С открытием навигации за мной прибыл конвой и доставил в лагерь. В скором времени под конвоем отправили в порт Магадан. Пароходом нас нескольких человек отправили в порт Находка и тюремным вагоном доставили в Свободный. Это было в первой половине июня 1941 года.

После выхода из вагона на ст. Михайло-Чесноковская под конвоем доставили в Свободненскую тюрьму на окраине города. Одновременно со мной там оказался и тов. Разговоров, который был приговорен к расстрелу.

В тюрьме мы находились до 22 октября 1941 года. За этот период времени

- 400 -

нас никто не вызывал. Вероятно, работникам НКВД было необходимо, чтоб оправдать свои действия и найти пути, чтоб содержать под стражей.

После освобождения выдали справку для обращения по месту работы с выплатой двухмесячного заработка.

Много искалечено людей на Колыме, а многие не вернулись. Люди в лагерях в периоды террора гораздо меньше думали о смерти, надеялись, что правда восторжествует. Я думаю, что это надо знать всем тем, кто не испытал того, что испытали мы.

Свобода!

22 октября 1941 года под конвоем привели в здание НКВД (в настоящее время наркологическое отделение больницы). Долгое ожидание в коридоре, мимо проходят работники НКВД, в том числе прошел и следователь Федоров и, оглядев нас беглым взглядом, удалился в кабинет. Через некоторое время дежурный завел в кабинет.

Никаких допросов, полное молчание, подает мне справку об освобождении от стражи: «Можешь ехать в Белогорск и получить двухмесячную зарплату, понятно, особых разговоров советую не вести».

Выйдя из кабинета в отсутствии охраны, я сначала сомневался, что свободен. Выйдя из этого жуткого помещения НКВД, я очутился среди свободной толпы людей и не мог сообразить, куда мне держать путь. Я направился к зданию управления дороги, где меня и узнал мастер нашего участка, ранее работавший в Белогорске. После нескольких вопросов, откуда и как, пригласил меня к себе на квартиру, накормил. Я переночевал, а утром уехал в Белогорск.
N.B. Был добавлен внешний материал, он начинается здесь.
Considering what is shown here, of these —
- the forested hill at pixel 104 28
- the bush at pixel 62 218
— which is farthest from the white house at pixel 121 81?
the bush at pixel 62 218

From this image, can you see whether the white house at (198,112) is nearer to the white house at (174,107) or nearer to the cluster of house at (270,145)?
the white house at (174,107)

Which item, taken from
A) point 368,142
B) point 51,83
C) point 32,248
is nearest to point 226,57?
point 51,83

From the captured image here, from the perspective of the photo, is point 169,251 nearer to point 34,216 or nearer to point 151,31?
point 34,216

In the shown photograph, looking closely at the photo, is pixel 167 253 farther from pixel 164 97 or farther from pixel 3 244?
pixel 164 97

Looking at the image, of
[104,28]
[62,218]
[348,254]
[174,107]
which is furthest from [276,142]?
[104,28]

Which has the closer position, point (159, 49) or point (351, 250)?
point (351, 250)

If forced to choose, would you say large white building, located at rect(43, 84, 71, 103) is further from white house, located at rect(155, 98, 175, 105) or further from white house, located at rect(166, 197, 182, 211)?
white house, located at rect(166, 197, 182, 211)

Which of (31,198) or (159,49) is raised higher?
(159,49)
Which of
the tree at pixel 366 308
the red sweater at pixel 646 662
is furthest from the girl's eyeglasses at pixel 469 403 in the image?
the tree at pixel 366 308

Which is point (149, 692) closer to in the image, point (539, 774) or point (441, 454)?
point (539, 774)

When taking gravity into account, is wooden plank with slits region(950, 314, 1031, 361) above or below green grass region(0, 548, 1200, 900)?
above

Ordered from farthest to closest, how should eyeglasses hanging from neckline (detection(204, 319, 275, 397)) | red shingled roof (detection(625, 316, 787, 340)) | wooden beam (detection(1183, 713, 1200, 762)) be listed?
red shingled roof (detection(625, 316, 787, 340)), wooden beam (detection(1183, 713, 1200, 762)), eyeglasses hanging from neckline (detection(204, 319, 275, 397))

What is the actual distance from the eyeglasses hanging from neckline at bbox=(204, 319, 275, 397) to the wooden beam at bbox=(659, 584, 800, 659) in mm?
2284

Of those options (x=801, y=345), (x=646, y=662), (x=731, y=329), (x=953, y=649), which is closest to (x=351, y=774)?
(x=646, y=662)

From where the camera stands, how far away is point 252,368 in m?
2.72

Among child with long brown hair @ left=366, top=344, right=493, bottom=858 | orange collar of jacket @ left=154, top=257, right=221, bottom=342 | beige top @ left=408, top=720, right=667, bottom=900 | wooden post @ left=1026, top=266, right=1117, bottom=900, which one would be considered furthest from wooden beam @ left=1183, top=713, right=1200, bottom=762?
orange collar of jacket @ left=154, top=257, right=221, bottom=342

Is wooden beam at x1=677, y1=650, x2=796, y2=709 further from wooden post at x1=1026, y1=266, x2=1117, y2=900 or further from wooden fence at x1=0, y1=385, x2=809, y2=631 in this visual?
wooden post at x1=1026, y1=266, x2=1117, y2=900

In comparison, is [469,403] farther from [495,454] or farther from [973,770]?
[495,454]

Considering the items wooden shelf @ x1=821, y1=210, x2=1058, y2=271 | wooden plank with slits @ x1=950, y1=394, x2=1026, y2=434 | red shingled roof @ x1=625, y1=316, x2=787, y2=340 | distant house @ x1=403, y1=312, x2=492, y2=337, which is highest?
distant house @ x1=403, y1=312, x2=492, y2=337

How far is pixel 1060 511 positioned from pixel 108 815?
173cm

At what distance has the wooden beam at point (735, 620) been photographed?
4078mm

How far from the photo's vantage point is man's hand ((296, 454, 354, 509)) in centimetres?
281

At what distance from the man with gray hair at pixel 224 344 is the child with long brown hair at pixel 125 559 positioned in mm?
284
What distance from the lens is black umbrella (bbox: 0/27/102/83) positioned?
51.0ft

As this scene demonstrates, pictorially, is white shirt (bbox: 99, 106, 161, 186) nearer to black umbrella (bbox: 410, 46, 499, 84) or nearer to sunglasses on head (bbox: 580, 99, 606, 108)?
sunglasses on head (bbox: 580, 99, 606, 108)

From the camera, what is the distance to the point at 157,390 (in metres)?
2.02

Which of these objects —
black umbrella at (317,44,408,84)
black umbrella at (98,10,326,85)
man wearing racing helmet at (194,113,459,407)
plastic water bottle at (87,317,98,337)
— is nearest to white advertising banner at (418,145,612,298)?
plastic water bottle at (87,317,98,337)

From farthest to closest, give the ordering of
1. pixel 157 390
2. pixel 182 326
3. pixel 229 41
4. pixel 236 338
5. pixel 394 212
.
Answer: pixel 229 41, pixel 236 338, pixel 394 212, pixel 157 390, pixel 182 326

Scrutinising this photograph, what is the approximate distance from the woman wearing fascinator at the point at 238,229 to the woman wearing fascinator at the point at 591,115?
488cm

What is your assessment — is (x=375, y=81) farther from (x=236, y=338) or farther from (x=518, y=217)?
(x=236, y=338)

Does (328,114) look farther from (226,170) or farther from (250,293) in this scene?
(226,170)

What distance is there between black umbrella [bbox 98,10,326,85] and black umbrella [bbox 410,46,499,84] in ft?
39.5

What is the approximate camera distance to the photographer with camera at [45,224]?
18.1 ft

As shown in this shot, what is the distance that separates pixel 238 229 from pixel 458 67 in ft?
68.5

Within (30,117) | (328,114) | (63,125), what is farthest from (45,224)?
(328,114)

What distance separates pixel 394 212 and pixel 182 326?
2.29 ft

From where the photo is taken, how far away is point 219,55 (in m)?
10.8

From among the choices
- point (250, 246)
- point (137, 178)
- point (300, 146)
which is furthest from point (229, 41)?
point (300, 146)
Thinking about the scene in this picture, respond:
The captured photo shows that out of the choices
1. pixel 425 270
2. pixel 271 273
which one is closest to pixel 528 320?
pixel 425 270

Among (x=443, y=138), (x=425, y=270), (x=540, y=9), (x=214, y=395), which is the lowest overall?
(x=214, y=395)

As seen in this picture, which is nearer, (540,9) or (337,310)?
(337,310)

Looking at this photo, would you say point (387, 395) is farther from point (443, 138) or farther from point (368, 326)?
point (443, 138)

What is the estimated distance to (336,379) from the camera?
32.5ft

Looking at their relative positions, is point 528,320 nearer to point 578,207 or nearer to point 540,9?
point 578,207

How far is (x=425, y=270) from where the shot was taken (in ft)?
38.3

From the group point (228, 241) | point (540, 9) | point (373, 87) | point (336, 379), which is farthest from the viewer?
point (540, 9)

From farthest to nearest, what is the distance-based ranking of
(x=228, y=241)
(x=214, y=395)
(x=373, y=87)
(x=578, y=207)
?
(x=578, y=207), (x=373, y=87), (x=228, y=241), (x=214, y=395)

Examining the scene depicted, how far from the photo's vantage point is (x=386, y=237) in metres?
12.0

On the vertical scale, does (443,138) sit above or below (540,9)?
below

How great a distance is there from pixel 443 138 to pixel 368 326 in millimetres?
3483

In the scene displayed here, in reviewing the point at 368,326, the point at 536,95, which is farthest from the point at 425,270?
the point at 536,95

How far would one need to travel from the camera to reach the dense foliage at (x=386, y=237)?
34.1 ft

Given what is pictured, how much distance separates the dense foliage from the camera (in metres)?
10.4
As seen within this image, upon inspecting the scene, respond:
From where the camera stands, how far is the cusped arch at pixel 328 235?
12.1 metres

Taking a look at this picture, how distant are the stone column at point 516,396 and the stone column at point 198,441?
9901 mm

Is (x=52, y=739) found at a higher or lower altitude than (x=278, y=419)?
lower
За день до моего освобождения сообщили жене, чтобы привезла одежду и немного продуктов. Однако, чтоб и здесь сделать пакость, меня освободили на один день раньше, чтоб не было встречи с женой. И когда она привезла все необходимое, явилась в НКВД, ей ответили, что меня вчера освободили, а где я сейчас, данных не имеют, сами, мол, ищите.

Получив двухмесячную зарплату, я выехал в Сковородино, где и проживала жена. В декабре 1941 года я обратился в отделение дороги с просьбой принять на работу, мне предложили должность техника водоснабжения. В 1944 г. направили на ст. Ерофей Павлович начальником стройгруппы, где и проработал до 1948 года. Весь период военных лет был забронирован.

После ликвидации Ерофеевского отделения дороги направлен в Дорстройтрест Амурской железной дороги и получил назначение в мастерские Дорстроя. Первое время был заместителем начальника, а впоследствии начальником мастерских до становления завода стройдеталей и его первым директором.